Aufgabenübersicht -
- A) Geben Sie aus dem Text über das Urteil zur Parlamentsaufhebung die Passage wörtlich wieder, die bei „Die von Johnson“ einsetzt und bei „des schottischen Gegenstücks.“ aufhört.
- B) Aus welchem Grund entfällt laut dem Text über das Urteil zur Parlamentsaufhebung die Mittwochs-Fragestunde an den Premierminister? Antworten Sie in einem bis drei Sätzen.
- C) Schreiben Sie den Text über das Urteil zur Parlamentsaufhebung im Anschluss an seinen letzten Satz weiter.
═══ Textabschnitt ═══
Bild: „Ich bin überhaupt nicht einverstanden mit dem Urteil“, sagt Boris J…
Es regnete in Strömen in London, aber im Regen stand vor allem Boris
Johnson, der gar nicht da war. Unter dem blauen Himmel von New York, wohin
er zur UN-Generalversammlung gereist war, musste der britische
Premierminister am Dienstag das Urteil des britischen Obersten Gerichts zur
Kenntnis nehmen, das ihn in der Luft zerreißt.
Die von Johnson initiierte und per königlicher Verfügung vollzogene
„prorogation“ des britischen Parlaments – also die Aufhebungsverfügung,
wonach am 9. September die Sitzungsperiode des Parlaments endete und die
nächste am 14. Oktober beginnt – ist nach einstimmiger Meinung der elf
obersten Richter „[1][rechtswidrig, null und nichtig]“. Die Richter geben
damit letztinstanzlich einer Klage gegen die „prorogation“ statt, die der
High Court in London am 11. September abgewiesen hatte, und bestätigen ein
gegensätzliches Urteil des schottischen Gegenstücks.
„Das Parlament ist nicht aufgehoben“, stellte die Vorsitzende Richterin
Lady Hale in ihrer mündlichen Zusammenfassung klar. Rechtlich laufe die in
der Nacht zum 10. September beendete Sitzungsperiode weiter. Die Sprecher
der beiden Parlamentskammern, so das schriftliche Urteil, „können sofortige
Schritte tun, um jeder Kammer zu ermöglichen, baldmöglichst
zusammenzutreten.“
Umgehend verkündete John Bercow, Sprecher des Unterhauses, am Mittwoch um
11 Uhr 30 Ortszeit werde das Unterhaus wieder tagen. Die am 9. September
beendete Sitzungsperiode wird fortgesetzt. Womit, ist nicht klar.
Vorbereitet ist nichts. Die Mittwochs-Fragestunde an den Premierminister
entfällt, mangels Vorbereitung und mangels Premierminister.
═══ Auflistung ═══
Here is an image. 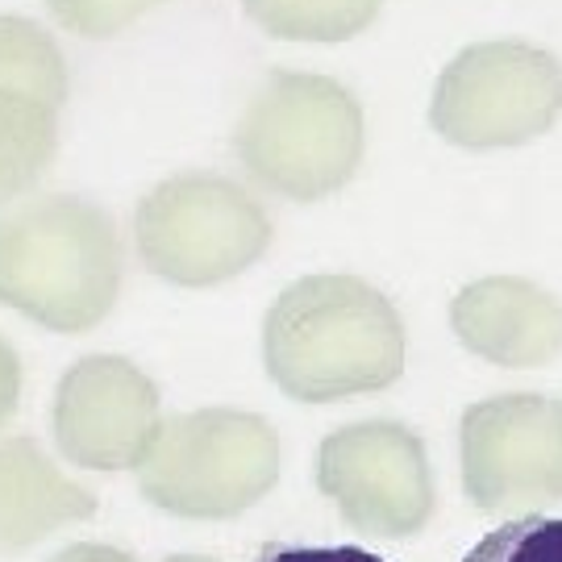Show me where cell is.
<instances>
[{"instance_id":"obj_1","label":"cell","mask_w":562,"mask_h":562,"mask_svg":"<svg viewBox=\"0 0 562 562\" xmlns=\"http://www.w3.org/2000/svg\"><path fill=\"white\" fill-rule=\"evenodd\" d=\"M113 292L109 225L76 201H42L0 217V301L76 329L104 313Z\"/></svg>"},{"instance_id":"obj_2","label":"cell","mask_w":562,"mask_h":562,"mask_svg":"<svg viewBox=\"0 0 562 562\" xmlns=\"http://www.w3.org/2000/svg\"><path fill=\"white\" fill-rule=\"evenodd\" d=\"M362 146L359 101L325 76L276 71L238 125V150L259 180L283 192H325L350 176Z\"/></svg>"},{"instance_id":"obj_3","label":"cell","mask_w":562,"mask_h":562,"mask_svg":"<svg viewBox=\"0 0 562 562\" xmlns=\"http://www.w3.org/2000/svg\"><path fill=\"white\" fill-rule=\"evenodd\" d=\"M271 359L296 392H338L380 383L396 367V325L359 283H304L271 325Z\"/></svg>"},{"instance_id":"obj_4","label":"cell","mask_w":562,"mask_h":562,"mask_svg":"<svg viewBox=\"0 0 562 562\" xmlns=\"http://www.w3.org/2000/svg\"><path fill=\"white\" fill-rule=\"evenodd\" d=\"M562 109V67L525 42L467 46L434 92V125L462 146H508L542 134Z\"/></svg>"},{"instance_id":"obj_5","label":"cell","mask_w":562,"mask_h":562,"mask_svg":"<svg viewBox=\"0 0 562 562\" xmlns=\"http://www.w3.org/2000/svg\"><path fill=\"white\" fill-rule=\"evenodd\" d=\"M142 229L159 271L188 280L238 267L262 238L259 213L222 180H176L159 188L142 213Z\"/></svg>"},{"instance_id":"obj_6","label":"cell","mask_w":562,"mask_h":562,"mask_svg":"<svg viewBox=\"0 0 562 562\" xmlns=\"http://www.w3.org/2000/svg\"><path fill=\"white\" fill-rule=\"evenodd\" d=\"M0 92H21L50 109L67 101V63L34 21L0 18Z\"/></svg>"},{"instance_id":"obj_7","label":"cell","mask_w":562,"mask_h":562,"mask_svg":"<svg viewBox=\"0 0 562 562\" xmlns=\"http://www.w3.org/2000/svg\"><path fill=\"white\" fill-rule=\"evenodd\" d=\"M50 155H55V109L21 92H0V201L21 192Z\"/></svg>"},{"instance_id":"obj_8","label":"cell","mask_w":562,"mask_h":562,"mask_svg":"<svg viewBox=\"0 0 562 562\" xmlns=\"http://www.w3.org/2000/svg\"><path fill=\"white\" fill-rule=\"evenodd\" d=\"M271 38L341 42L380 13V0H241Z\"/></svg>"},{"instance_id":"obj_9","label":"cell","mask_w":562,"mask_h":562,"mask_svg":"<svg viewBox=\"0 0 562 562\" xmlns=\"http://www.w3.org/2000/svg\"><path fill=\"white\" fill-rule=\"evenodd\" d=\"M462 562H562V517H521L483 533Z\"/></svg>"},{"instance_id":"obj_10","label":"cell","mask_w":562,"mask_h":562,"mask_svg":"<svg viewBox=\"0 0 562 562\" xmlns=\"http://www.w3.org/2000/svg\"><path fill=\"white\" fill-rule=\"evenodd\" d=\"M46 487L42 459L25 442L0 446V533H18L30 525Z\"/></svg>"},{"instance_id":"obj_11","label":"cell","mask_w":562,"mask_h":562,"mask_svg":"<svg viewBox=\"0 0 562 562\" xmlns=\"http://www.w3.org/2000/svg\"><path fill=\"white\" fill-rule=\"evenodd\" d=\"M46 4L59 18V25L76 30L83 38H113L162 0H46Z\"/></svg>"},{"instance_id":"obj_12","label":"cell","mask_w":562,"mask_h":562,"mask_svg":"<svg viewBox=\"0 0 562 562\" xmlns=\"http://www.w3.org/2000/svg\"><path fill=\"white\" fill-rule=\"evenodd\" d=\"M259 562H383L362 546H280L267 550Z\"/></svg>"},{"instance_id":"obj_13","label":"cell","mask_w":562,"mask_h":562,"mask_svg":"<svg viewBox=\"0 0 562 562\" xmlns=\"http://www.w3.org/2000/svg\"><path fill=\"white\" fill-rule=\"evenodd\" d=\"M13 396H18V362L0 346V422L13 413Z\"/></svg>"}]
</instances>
═══
═══ Auflistung ═══
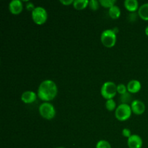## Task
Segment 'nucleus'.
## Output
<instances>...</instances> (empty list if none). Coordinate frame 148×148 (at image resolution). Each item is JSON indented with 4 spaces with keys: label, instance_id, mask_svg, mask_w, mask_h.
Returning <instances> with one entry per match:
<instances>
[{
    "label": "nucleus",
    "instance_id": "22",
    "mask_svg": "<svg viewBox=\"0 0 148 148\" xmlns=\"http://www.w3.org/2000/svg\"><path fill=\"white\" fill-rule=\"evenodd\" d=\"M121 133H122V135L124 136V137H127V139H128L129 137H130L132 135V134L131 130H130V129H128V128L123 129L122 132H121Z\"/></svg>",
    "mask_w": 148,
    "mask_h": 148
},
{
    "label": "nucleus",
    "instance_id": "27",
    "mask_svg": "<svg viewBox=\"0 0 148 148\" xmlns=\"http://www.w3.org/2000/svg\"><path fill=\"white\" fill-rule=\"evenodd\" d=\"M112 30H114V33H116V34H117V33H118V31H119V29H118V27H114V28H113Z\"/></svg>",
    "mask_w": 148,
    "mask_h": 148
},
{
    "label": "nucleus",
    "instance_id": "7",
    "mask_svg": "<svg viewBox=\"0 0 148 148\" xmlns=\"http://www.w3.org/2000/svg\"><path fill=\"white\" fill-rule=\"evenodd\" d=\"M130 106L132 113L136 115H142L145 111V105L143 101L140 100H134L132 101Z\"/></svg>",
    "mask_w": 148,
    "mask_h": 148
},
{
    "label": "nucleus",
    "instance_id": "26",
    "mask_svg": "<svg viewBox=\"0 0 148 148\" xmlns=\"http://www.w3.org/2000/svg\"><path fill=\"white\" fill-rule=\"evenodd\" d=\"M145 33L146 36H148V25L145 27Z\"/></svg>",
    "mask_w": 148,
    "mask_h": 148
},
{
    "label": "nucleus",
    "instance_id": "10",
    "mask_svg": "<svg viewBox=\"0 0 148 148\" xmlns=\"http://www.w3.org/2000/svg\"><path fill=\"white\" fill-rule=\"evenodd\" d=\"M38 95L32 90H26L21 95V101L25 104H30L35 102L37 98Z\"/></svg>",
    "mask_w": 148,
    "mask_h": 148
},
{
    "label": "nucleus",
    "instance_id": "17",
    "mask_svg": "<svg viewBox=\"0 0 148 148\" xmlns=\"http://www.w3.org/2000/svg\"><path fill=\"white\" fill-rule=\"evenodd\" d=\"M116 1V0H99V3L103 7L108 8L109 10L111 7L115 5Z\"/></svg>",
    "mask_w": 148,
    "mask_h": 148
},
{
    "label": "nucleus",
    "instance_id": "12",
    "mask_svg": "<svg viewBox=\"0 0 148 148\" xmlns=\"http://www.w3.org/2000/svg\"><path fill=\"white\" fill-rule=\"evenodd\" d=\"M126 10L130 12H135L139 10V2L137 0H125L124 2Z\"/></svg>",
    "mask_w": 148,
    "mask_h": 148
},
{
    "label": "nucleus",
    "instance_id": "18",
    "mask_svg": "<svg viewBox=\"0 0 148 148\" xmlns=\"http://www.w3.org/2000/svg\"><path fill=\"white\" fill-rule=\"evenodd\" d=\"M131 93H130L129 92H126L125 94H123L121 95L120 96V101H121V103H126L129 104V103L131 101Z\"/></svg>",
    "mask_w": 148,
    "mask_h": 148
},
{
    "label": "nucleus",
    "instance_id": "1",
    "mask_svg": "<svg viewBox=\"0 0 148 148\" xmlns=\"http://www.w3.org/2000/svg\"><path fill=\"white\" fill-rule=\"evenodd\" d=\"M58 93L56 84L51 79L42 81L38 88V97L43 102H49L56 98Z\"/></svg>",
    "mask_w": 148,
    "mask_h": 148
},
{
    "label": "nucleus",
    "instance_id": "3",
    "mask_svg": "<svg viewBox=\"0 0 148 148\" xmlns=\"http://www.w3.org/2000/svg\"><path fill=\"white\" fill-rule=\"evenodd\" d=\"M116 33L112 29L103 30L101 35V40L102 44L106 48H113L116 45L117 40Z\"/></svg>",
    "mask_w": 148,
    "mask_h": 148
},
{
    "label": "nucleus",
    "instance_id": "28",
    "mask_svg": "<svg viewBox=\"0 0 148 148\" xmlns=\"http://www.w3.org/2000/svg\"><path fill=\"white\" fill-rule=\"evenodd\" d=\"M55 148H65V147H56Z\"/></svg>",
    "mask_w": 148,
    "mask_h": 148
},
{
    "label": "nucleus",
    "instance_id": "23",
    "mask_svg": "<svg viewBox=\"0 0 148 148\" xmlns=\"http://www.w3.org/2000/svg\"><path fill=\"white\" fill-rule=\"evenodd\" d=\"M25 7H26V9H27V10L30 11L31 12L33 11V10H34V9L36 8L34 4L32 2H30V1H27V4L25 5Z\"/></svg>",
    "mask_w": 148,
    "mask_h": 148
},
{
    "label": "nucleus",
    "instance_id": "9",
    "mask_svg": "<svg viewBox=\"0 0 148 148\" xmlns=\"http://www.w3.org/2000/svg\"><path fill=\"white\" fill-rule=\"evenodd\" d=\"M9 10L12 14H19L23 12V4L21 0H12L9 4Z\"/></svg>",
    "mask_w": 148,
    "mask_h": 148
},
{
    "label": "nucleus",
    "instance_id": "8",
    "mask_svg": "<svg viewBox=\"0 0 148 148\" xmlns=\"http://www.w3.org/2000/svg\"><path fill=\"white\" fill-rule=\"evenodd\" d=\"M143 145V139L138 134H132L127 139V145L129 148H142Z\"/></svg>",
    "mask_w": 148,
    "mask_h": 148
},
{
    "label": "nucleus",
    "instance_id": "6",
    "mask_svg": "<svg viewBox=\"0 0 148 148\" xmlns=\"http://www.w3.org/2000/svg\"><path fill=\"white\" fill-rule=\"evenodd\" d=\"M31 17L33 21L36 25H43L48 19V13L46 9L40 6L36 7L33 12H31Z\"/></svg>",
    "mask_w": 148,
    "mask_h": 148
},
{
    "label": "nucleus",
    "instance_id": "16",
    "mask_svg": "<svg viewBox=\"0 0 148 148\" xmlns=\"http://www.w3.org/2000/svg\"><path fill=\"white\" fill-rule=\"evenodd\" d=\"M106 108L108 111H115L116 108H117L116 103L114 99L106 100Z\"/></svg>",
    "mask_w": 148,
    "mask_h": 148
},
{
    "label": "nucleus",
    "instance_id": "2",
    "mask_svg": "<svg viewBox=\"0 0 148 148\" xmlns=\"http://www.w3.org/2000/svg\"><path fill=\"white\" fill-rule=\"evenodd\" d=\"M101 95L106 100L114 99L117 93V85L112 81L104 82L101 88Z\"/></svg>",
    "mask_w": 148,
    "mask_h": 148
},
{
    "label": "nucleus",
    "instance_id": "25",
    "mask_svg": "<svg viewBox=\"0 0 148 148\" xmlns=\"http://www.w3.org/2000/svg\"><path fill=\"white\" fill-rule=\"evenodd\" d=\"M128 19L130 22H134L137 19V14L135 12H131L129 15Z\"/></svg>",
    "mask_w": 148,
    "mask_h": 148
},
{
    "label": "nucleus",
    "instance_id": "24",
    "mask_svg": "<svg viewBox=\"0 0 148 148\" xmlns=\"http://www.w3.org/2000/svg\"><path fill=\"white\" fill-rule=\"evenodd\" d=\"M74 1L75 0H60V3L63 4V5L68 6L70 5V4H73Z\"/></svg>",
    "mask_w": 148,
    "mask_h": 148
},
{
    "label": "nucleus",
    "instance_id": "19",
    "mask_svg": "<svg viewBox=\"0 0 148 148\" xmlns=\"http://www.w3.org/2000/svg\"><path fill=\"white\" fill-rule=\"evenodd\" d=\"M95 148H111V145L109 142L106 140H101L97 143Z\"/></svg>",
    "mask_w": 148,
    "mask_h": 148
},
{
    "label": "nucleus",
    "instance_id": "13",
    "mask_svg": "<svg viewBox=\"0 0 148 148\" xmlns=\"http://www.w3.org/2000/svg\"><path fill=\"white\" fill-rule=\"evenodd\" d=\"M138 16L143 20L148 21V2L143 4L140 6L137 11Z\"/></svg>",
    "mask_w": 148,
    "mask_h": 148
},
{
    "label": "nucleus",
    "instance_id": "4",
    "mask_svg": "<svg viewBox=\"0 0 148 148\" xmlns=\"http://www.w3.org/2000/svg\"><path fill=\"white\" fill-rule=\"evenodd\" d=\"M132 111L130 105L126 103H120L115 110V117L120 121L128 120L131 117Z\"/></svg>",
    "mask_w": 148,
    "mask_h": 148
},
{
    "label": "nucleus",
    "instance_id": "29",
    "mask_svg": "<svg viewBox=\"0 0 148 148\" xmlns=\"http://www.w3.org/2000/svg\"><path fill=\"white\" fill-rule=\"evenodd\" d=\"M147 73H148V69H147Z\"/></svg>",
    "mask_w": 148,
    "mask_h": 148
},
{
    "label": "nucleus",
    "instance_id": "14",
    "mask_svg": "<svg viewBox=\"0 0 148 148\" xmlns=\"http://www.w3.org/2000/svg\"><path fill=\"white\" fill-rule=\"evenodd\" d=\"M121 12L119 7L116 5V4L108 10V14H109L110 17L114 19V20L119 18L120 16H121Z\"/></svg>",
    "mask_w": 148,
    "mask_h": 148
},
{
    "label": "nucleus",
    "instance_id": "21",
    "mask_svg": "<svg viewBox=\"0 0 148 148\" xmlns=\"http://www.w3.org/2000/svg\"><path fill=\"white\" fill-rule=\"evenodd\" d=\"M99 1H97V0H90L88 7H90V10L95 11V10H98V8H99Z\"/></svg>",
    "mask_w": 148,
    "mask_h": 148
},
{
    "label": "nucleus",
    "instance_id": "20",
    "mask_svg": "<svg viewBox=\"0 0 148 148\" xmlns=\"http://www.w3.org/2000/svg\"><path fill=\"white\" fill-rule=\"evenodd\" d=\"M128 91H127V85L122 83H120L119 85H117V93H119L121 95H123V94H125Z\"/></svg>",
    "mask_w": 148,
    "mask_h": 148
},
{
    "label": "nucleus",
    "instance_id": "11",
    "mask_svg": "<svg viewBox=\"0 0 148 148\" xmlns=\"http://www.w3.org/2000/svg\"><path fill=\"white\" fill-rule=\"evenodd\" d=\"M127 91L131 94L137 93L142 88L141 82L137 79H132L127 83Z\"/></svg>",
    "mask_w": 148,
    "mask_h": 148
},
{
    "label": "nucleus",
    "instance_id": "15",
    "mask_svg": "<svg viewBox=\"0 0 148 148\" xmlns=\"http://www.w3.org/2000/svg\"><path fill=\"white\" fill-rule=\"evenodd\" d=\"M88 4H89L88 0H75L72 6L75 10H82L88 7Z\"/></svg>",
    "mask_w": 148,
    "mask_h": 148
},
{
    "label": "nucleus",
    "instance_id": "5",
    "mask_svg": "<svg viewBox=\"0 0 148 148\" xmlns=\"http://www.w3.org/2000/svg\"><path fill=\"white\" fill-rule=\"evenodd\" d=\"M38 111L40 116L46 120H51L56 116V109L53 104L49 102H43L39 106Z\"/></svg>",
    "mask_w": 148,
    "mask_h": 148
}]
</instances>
═══
Ergebnisse je Aufgabe -
- A)
Die von Johnson initiierte und per königlicher Verfügung vollzogene
„prorogation“ des britischen Parlaments – also die Aufhebungsverfügung,
wonach am 9. September die Sitzungsperiode des Parlaments endete und die
nächste am 14. Oktober beginnt – ist nach einstimmiger Meinung der elf
obersten Richter „[1][rechtswidrig, null und nichtig]“. Die Richter geben
damit letztinstanzlich einer Klage gegen die „prorogation“ statt, die der
High Court in London am 11. September abgewiesen hatte, und bestätigen ein
gegensätzliches Urteil des schottischen Gegenstücks.

- B) Die Mittwochs-Fragestunde an den Premierminister entfällt, weil sie nicht vorbereitet ist und der Premierminister fehlt.

- C)
Die Rückkehr der Parlamentarier ist also eher von symbolischer als von
praktischer Bedeutung. Sie ist für Boris Johnson deswegen eine Ohrfeige,
weil er nun höchstrichterlich in die Schranken gewiesen worden ist, die er
bis dahin nicht beachtet hatte – die im Urteil ausgeführte Befugnis der
Justiz, „die rechtlichen Grenzen der jeder Regierungsgewalt zugewiesenen
Macht zu bestimmen und zu entscheiden, ob eine Machtausübung diese Grenzen
überschritten hat.“
Dieser Verantwortung, so das Urteil weiter, „können sich die Richter nicht
aus dem bloßen Grund entziehen, dass die zu behandelnde Frage politisch
ist“. Damit weisen die Richter die Auffassung der Regierung zurück, wonach
die „prorogation“ des Parlaments eine politische Entscheidung war und somit
nicht justiziabel.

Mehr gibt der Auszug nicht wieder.